Below is a listing with pictures. Repeat exactly the lines starting at the one holding "Chiffon Flowy Bridesmaid" and going on through the one holding "โมเดลรถ AUDI R8", and leave every picture out.

◆ **Data to examine**:
>>>

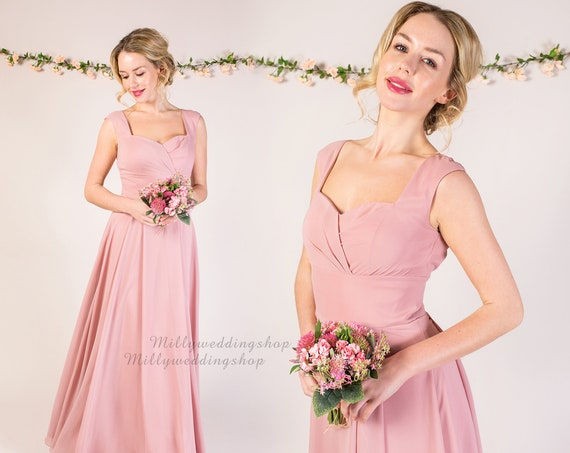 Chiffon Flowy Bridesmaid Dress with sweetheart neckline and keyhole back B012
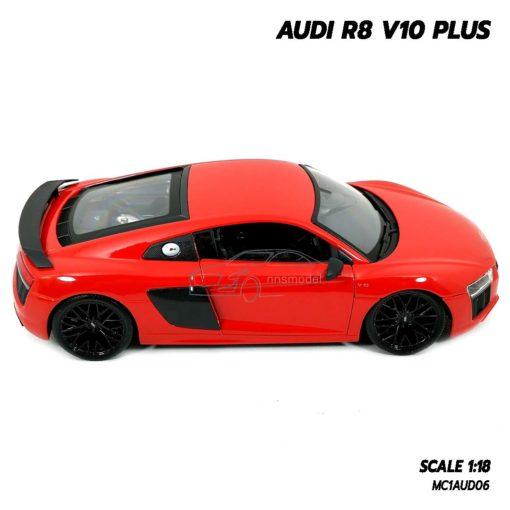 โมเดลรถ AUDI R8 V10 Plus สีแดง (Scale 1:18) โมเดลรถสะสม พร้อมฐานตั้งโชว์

<<<
>>>

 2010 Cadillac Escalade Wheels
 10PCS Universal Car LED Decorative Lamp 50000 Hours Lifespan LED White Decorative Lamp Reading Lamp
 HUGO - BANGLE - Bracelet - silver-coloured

<<<

◆ **Response to the exercise**:
 Chiffon Flowy Bridesmaid Dress with sweetheart neckline and keyhole back B012
 โมเดลรถ AUDI R8 V10 Plus สีแดง (Scale 1:18) โมเดลรถสะสม พร้อมฐานตั้งโชว์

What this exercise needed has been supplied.